Friday, July 4, 2008

The good and the bad in Baja news

Since first learning of the Villages of Loreto Bay a year ago, George and I have spent an inordinate amount of time searching the Internet for news of the development and the surrounding area. It's an addiction and a cure isn't likely until we move down there next winter! For the most part, the news is positive and such is the case with a recent article that appeared on the site.

Written by English-born Tony Burton, who specializes in covering ecotourism and natural history in Mexico, the article is a generally favorable look at the Villages and appears to have been penned this past winter. Here's the link:

The only inaccuracy we could find in the story was the reference indicating that construction on the wind turbine project is set to begin this year. According to David Veniot's recent sustainability update posted on the official Loreto Bay homeowner's site on June 20, that project is still on hold.

Otherwise, it's another positive look at Loreto Bay. And it's got some nice photos, too.

We came across the mexconnect site early on in our searches and have found it to be a very useful site loaded with lots of relevant info, including a series of articles on different types of Mexican visas and what's necessary to obtain them. The site offers a one-week free trial and membership at only $30 a year thereafter.
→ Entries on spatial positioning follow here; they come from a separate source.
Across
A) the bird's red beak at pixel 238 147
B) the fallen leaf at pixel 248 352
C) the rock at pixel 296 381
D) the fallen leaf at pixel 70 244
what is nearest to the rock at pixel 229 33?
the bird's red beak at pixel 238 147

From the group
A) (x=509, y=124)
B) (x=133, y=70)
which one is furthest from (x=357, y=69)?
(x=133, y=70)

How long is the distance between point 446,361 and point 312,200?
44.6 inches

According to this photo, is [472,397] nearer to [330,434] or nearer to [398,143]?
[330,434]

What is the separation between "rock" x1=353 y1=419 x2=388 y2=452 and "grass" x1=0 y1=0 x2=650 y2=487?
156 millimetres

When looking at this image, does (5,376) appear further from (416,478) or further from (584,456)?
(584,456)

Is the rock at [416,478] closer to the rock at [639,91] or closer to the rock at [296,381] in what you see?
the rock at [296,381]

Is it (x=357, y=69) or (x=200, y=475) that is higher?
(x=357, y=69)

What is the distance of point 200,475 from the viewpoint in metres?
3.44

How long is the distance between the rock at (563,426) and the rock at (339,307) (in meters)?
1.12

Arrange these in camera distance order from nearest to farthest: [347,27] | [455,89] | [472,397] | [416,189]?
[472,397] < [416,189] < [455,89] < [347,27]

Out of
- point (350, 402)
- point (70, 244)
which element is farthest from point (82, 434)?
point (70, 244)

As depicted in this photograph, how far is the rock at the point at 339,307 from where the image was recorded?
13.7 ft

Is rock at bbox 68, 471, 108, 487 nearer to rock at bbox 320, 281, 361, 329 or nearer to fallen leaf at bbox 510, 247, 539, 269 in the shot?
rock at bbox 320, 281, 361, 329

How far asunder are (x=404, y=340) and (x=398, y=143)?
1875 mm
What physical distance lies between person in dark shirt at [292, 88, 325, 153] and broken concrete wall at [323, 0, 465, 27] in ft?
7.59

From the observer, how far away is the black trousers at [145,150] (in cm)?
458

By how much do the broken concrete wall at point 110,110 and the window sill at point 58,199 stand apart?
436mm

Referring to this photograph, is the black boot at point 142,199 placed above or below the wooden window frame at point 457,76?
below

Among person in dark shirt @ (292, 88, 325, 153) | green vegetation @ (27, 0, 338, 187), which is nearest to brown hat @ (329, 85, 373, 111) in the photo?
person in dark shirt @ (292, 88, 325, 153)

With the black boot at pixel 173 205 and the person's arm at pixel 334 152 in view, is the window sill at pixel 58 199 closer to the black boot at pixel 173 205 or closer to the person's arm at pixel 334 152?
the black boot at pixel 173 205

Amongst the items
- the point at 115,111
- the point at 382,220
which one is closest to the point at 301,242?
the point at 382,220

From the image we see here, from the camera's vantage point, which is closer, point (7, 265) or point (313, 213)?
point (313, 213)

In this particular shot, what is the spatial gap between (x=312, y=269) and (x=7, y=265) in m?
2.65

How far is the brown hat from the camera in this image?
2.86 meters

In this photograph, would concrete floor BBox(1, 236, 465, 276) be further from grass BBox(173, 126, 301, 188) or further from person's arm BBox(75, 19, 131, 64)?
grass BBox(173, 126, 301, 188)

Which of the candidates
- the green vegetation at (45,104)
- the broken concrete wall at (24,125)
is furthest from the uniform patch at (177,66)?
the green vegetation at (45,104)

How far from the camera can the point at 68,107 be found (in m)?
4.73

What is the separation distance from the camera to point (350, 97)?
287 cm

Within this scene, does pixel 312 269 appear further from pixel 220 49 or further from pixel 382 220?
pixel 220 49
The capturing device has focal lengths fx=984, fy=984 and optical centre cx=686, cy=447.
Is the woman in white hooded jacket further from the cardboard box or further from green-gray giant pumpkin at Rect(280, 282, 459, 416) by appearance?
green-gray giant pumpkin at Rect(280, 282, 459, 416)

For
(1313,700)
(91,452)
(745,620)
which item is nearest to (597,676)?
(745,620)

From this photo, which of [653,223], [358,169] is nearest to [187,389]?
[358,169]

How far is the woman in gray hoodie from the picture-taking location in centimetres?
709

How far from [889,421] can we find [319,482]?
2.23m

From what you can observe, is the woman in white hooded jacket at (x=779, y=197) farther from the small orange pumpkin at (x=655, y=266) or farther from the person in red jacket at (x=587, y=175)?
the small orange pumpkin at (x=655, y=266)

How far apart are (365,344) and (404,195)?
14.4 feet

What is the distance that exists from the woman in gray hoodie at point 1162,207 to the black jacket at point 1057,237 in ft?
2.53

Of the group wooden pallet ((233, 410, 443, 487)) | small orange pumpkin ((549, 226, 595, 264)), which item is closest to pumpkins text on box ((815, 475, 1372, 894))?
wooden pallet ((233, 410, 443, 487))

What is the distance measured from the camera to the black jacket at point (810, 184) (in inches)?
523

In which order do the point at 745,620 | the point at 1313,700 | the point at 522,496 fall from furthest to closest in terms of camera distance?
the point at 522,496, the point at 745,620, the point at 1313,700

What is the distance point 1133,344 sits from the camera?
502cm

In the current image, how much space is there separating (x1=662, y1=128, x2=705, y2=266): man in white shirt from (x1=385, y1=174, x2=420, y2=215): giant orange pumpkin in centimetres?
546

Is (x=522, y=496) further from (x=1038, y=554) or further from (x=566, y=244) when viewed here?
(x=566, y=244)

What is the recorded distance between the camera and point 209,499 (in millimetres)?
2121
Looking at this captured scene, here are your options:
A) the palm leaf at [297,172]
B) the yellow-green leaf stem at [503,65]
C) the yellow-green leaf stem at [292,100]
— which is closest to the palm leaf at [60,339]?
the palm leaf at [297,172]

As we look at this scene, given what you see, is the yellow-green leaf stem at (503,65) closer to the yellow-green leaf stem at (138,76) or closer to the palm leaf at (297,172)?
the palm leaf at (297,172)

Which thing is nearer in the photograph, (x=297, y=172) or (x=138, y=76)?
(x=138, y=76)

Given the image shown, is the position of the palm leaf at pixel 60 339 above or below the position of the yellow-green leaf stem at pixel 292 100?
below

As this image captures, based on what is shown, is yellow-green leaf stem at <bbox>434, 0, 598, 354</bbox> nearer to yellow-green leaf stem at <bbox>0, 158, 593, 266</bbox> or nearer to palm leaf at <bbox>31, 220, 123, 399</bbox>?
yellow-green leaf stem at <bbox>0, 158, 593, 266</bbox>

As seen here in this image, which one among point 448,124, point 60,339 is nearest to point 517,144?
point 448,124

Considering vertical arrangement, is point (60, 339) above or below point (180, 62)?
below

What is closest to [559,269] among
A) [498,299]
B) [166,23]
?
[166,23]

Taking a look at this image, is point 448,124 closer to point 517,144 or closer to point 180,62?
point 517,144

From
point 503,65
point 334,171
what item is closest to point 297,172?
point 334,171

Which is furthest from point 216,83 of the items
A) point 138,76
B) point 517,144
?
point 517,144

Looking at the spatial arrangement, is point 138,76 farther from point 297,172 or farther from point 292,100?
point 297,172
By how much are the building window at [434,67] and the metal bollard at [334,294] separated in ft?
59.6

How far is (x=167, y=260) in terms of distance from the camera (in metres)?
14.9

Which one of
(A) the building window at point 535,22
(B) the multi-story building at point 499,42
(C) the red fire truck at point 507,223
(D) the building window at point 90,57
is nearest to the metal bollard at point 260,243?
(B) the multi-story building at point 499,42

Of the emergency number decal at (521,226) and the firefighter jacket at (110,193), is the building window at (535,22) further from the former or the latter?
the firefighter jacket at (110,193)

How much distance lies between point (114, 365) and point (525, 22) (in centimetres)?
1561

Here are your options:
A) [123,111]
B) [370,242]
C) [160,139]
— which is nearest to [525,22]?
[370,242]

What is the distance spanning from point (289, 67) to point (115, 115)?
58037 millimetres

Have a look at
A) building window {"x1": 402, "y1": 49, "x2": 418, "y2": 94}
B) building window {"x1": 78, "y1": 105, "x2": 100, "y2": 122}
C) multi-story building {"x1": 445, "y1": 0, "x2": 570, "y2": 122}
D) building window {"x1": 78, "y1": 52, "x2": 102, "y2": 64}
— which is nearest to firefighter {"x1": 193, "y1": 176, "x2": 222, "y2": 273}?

As a former newspaper editor and reporter, I also keep tabs on Baja through The Gringo Gazette, two different English-language newspapers, one of which covers northern Baja, while the other focuses on southern Baja. Although there has been some coverage of the Loreto area, the middle part of Baja isn't a priority for either of these publications. For that reason, I haven't bothered to subscribe to either one but some articles are available online without paying a subscription fee.

The northern version, which doesn't appear to be published on a regular basis, has lots of scary news about border problems, specifically the ongoing drug wars between Mexican police and drug lords. Larger border towns, including Rosarito, Juarez (across the Rio Grande from El Paso, Texas) and Tijuana are particular trouble spots.

On a personal note, I'm reluctant to continue having dental work done across the border after recent events in tiny Palomas, a short walk across the border from equally tiny Columbus, New Mexico. For the past year, I've been making the four-hour drive there for dental work and I've been very pleased with the results and the cost. But since the first of the year, there has been an explosion of drug-related murders in Palomas. It's hard to believe Mexican drug lords are concentrating their efforts in such remote outposts, but just last Monday three men in a car were shot to death in downtown Palomas, with a total of 30 killed in drug-related violence since the first of the year. And for a town the size of Palomas, that's a staggering number.

On a more positive note, the Mexican government has stepped up efforts to curb the violence in border towns by sending in Army troops and federal police and the U.S. is looking for ways to help in the effort.